> [Excerpts from a dataset]:

↓↓↓

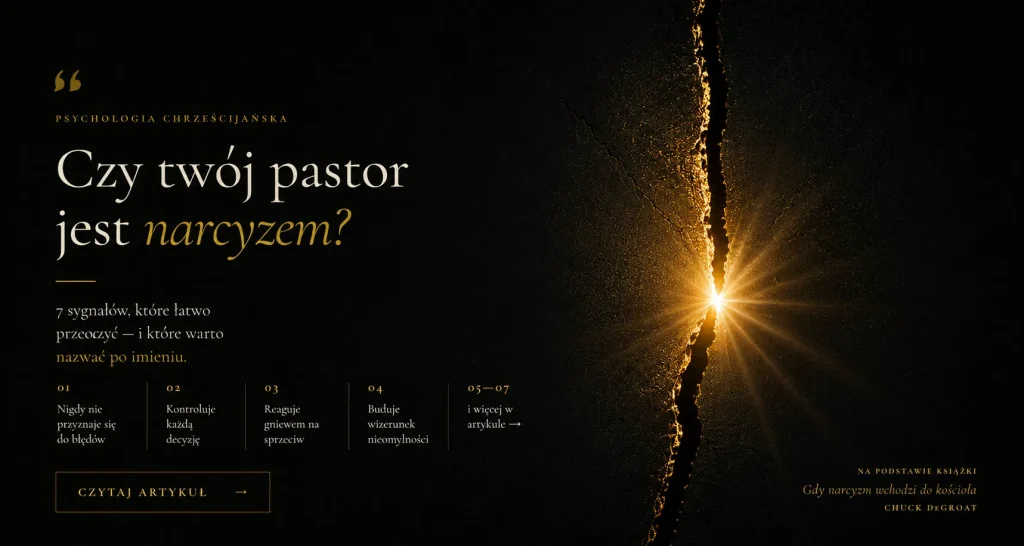 Czy twój pastor jest narcyzem - artykuł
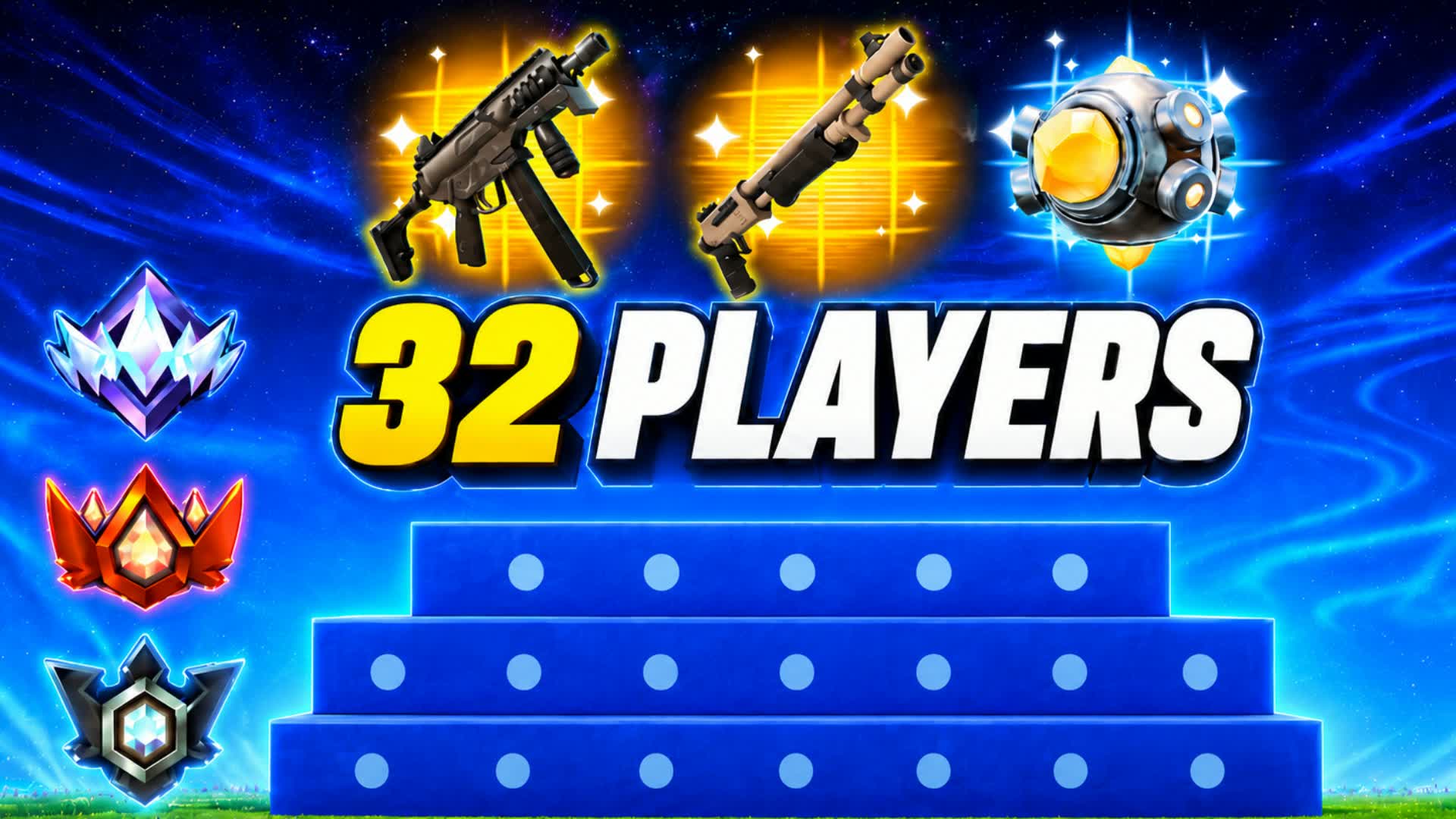 32 Players Major Zone Wars [Pro, Cup] — Fortnite Creative map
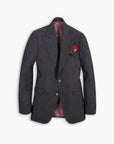 Mid Grey Ultra Peak Hopsack Wool Blazer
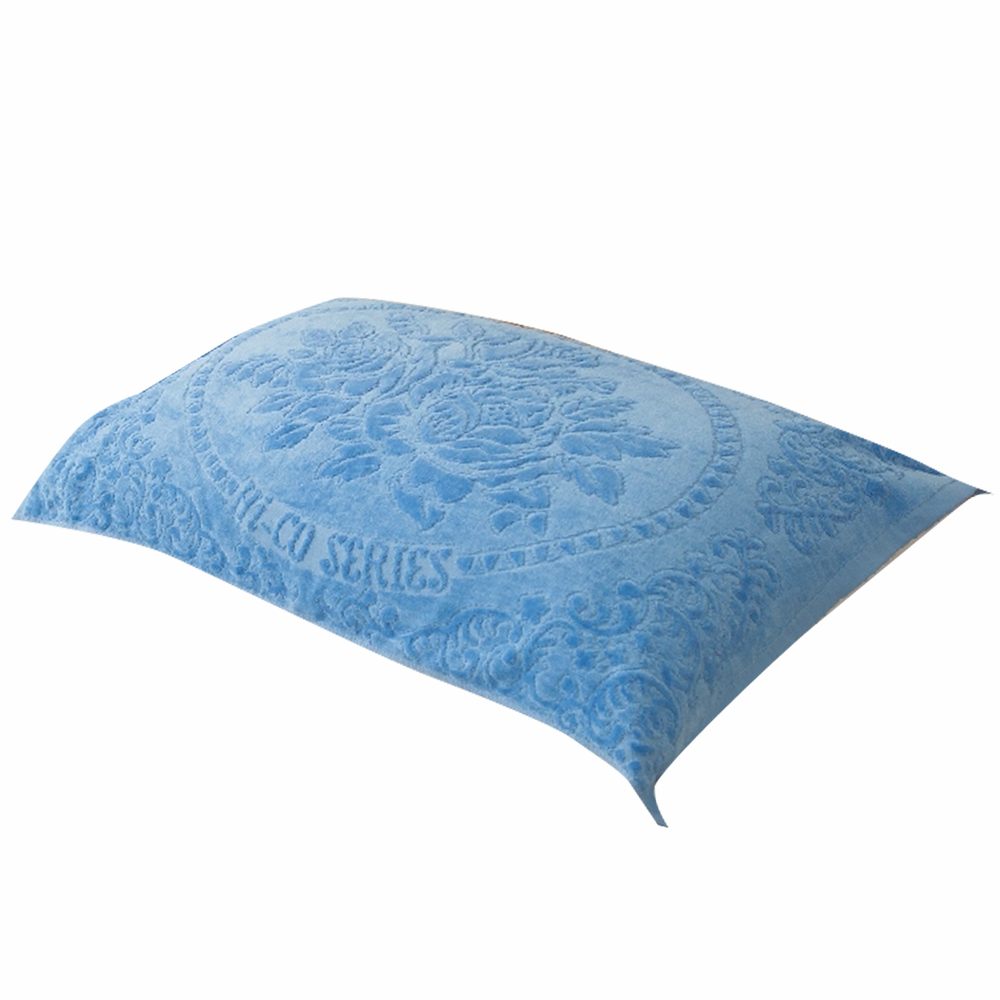 絨面緹花枕巾-80x48cm-2條入x1包-藍色-1包, , large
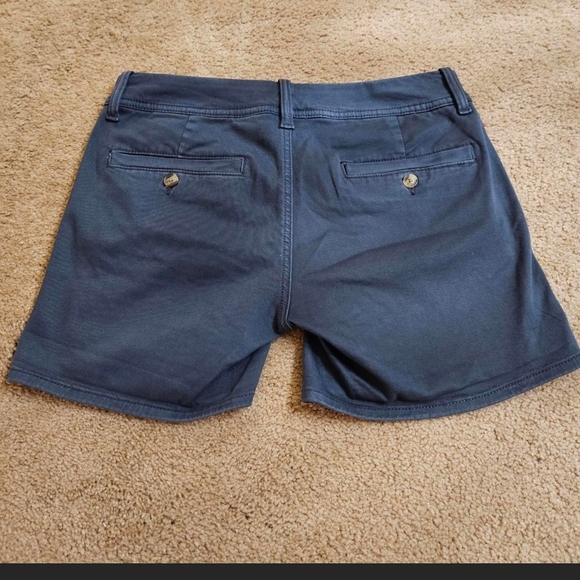 American Eagle Outfitters Women's Navy Shorts | Midi | High Waisted | Size 4 - Picture 2 of 7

↑↑↑

> [TASK ITEM]: Format the listing lines as a JSON list of strings, one string per line and no blank lines, starting at the beginning of the listing and ending with the line that contains "絨面緹花枕巾-80x48cm-2條入x1包-藍色-1包, , large". Omit the pictures from the answer.

> [RESPONSE BOX]:
[
  " Czy twój pastor jest narcyzem - artykuł",
  " 32 Players Major Zone Wars [Pro, Cup] — Fortnite Creative map",
  " Mid Grey Ultra Peak Hopsack Wool Blazer",
  " 絨面緹花枕巾-80x48cm-2條入x1包-藍色-1包, , large"
]